What the task requires:
In the excerpt about the MEK, how many MEK members are said to live at Camp Ashraf in Iraq?

MEK supporters at a February 2010 demonstration in Paris.

“As I’m speaking to you, you must either think I’m a con man sitting in front of you, plain and simple, or I’m genuine,” Ali Safavi, a former spokesman for the Mujahedin-e Khalq, or MEK, told TPM in an interview last week. “There is nothing in between.”

As TPM has reported, a growing number of former U.S. government, military and intelligence officials have recently been attending events in support of the MEK, an Iranian opposition group classified as a foreign terrorist organization by the State Department. These officials have called the MEK critical to any chance of regime change in Iran, and have urged President Obama and Secretary of State Hillary Clinton to take the group off the terror list. Furthermore, supporters have called for the protection of the roughly 3,400 MEK members who currently reside at Camp Ashraf, the organization’s main base, in Iraq. Ashraf has fallen into a kind of diplomatic no-man’s land between Iraq, Iran and the U.S., and the MEK says its members there have been subject to attacks and other privations.

Safavi, a former MEK spokesman and current member of the National Council of Resistance in Iran (NCRI), which the State Department considers the MEK’s “political arm,” spoke to TPM about the controversy surrounding the group. Several times, he put the debate in the starkest possible terms.

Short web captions

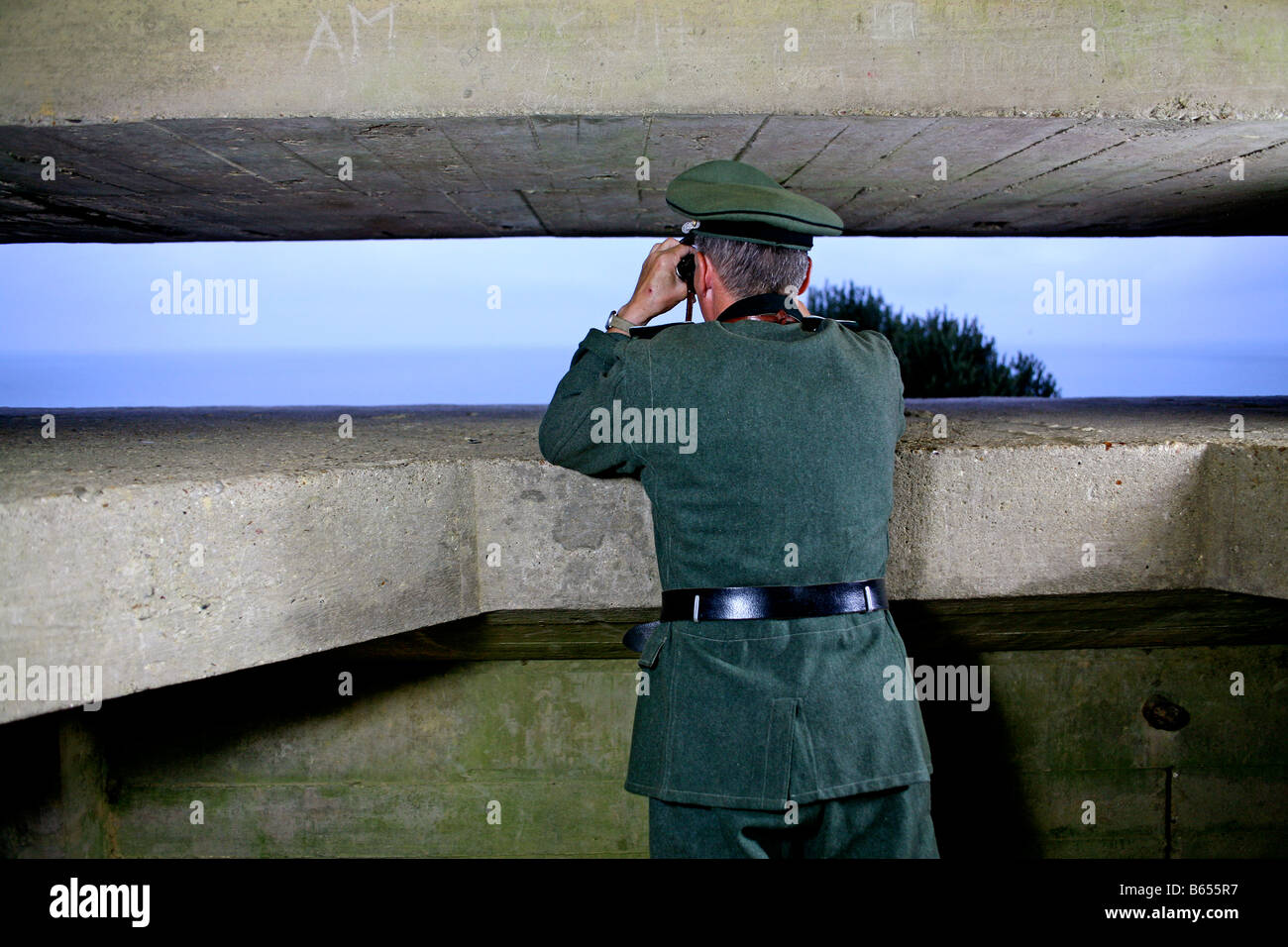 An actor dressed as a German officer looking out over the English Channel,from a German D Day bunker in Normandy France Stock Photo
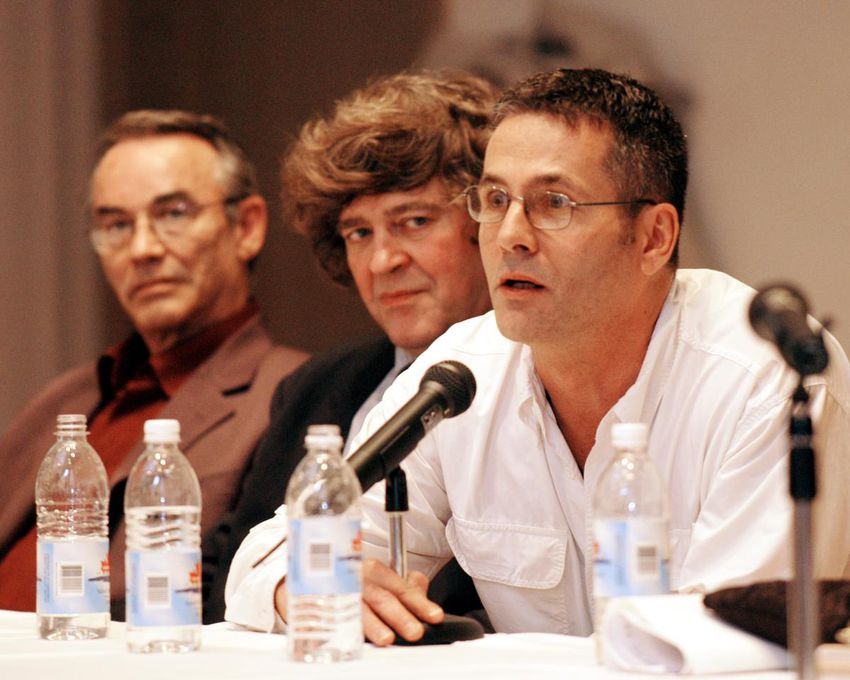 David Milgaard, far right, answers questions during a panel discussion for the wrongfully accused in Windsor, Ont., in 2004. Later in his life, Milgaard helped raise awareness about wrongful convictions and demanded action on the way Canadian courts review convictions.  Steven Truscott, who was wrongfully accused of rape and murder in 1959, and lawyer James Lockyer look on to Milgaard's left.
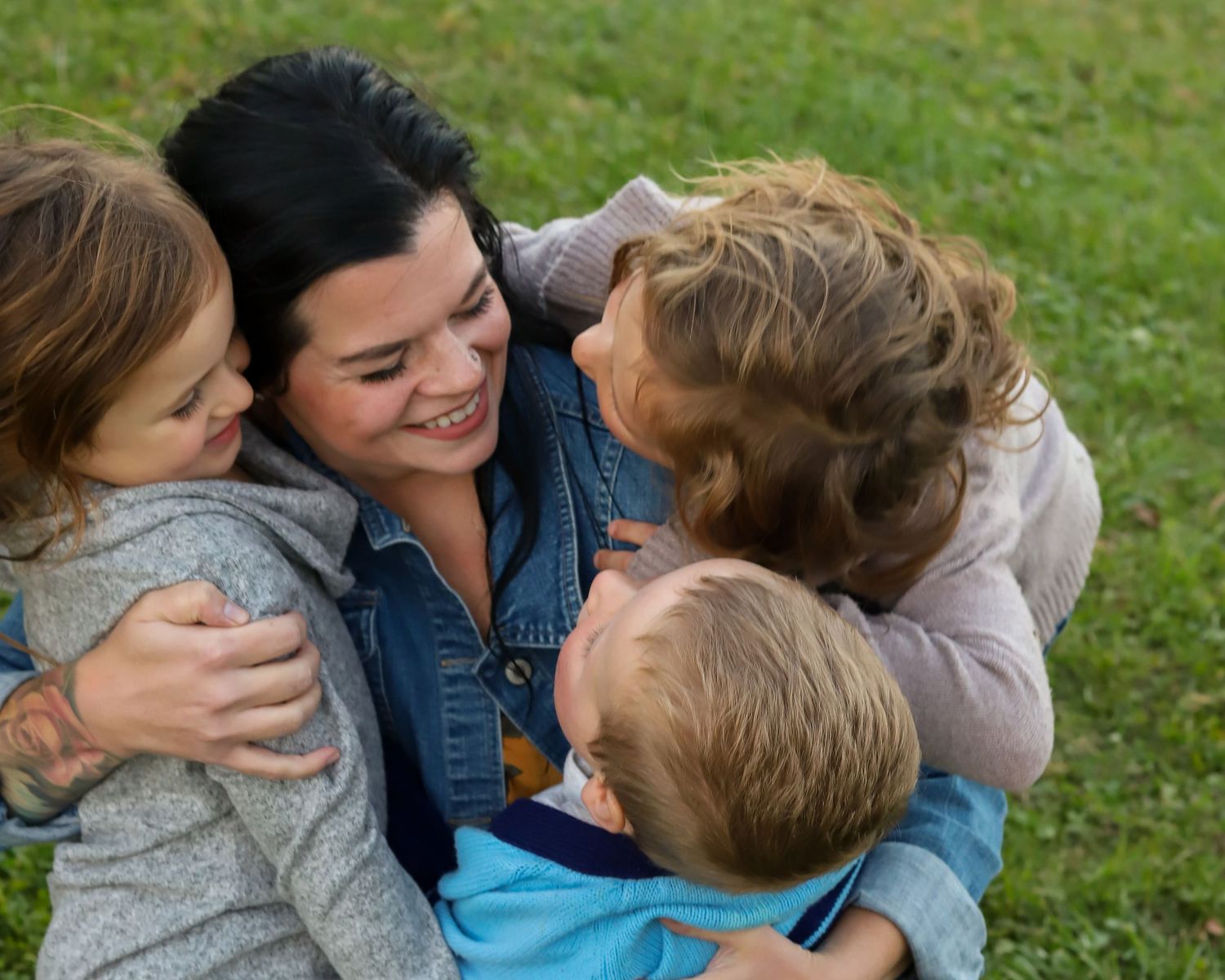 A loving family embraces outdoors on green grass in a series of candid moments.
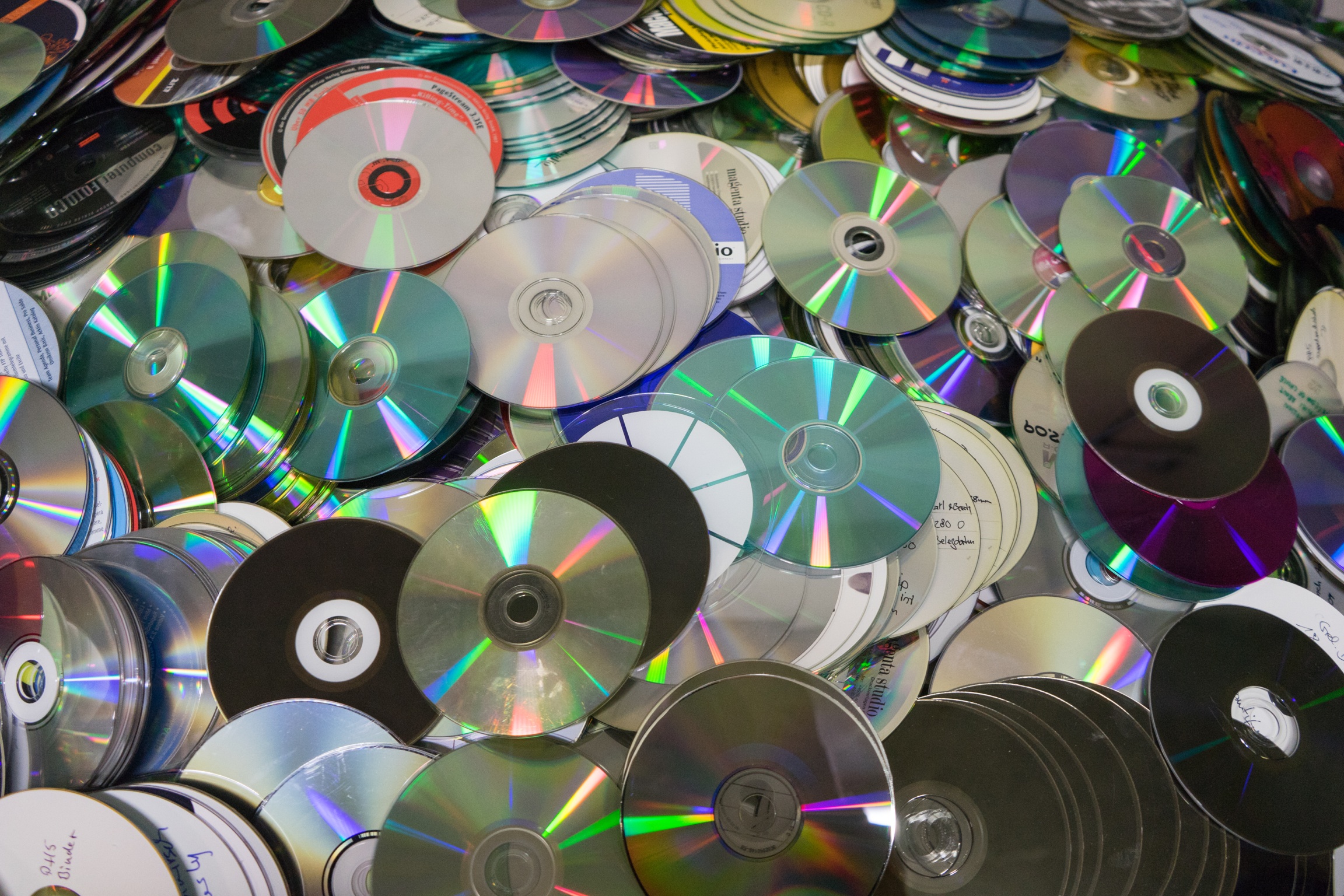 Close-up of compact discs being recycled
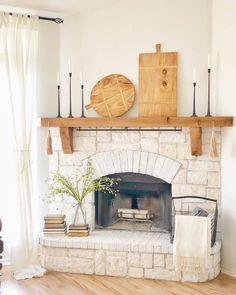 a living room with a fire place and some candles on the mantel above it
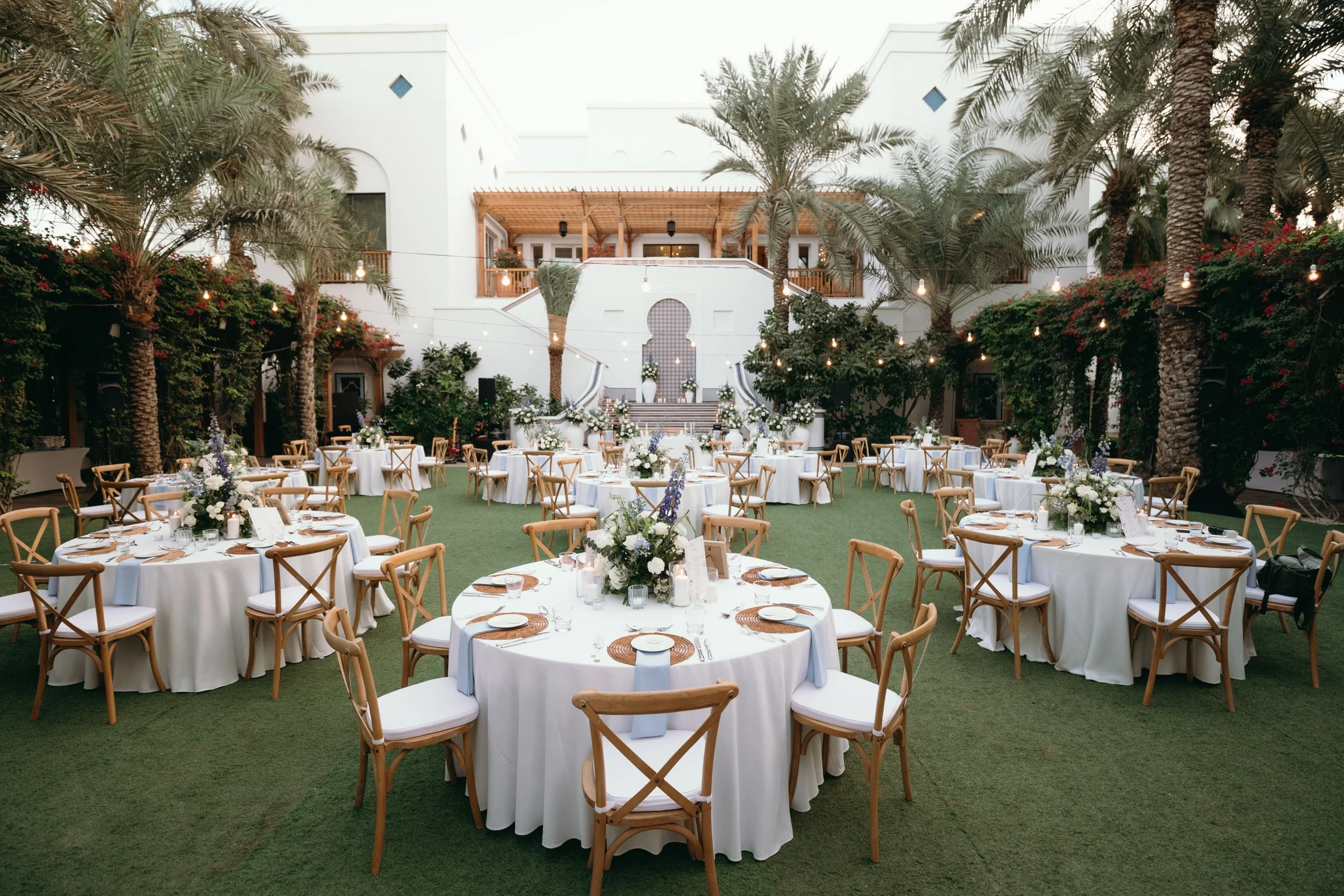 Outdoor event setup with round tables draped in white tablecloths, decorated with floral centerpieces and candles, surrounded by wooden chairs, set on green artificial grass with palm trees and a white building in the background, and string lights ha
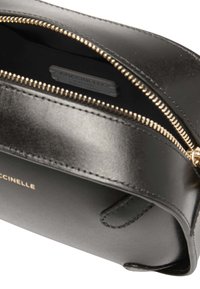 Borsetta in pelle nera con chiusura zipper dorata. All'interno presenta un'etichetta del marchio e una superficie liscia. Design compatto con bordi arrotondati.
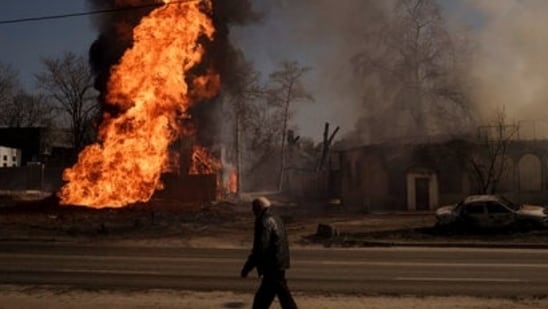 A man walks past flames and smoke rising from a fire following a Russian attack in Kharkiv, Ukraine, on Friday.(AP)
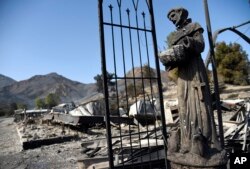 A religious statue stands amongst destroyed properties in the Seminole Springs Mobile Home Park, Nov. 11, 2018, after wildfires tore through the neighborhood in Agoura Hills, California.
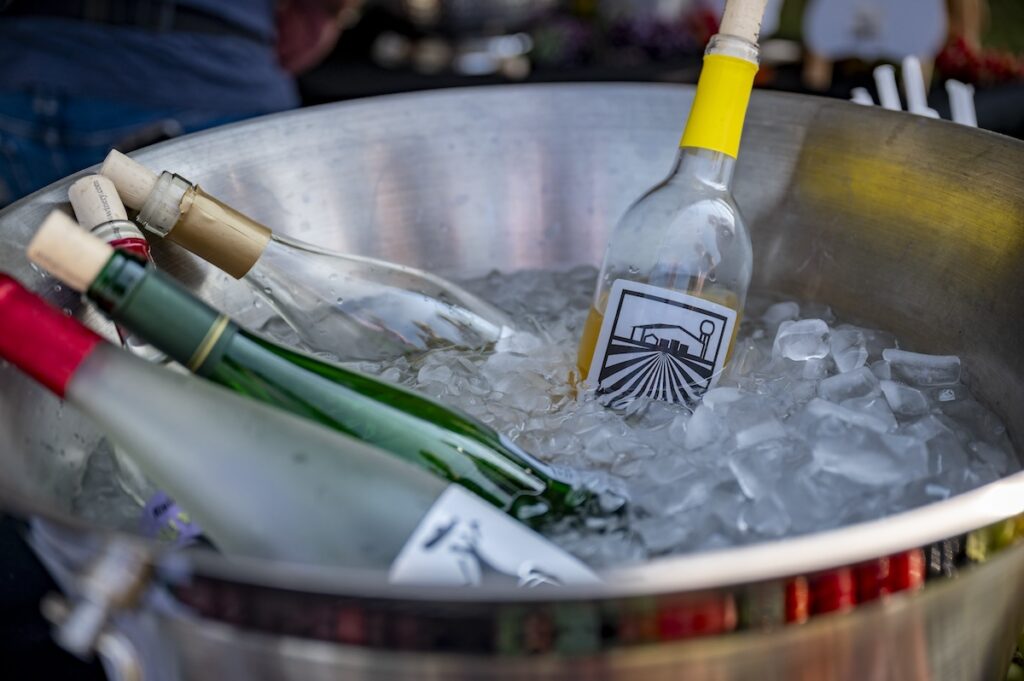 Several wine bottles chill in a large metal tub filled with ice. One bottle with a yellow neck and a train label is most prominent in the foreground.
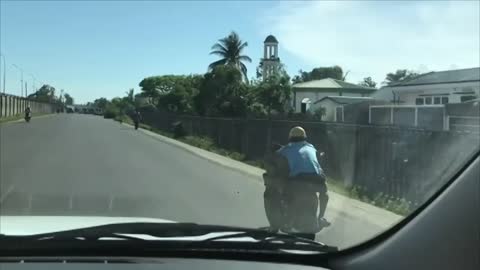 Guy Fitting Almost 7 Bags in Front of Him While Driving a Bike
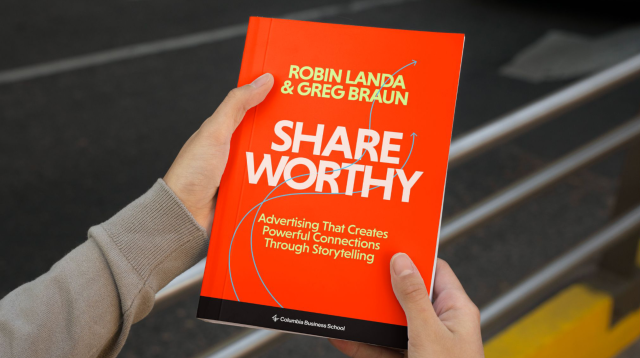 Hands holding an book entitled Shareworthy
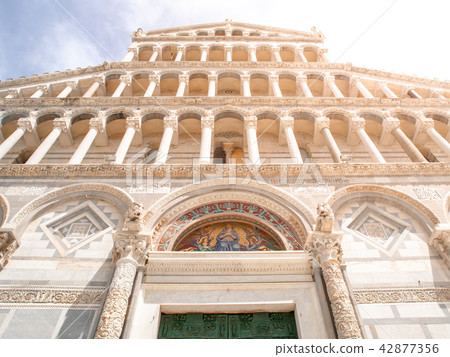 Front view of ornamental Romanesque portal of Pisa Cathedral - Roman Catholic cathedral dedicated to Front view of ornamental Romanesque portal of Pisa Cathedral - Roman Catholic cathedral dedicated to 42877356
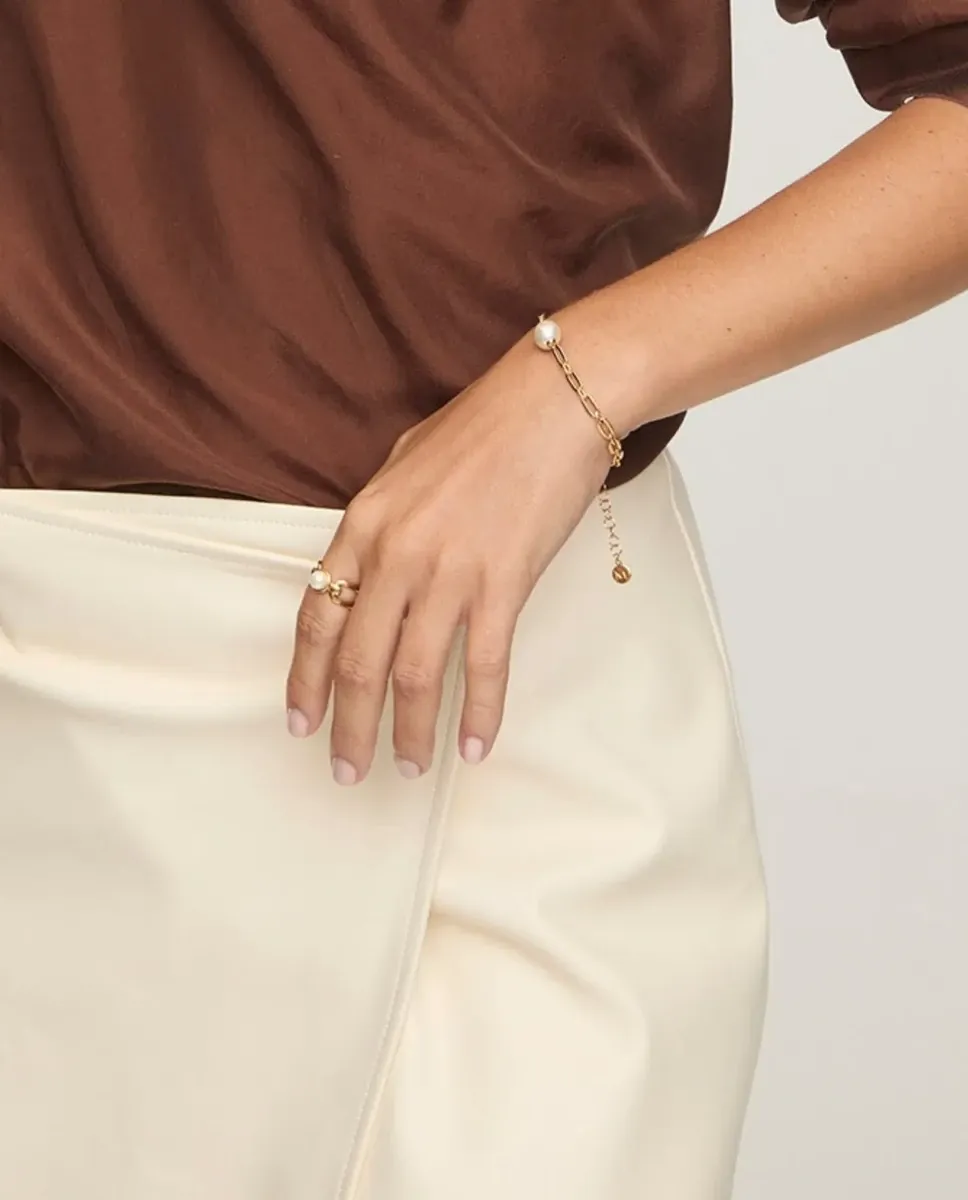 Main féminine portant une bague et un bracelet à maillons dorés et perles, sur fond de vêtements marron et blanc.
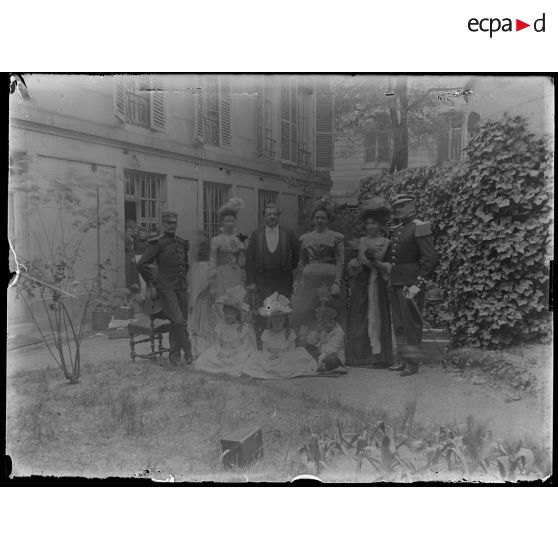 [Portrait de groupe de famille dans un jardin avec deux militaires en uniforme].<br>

Answer to this task:
Roughly 3,400.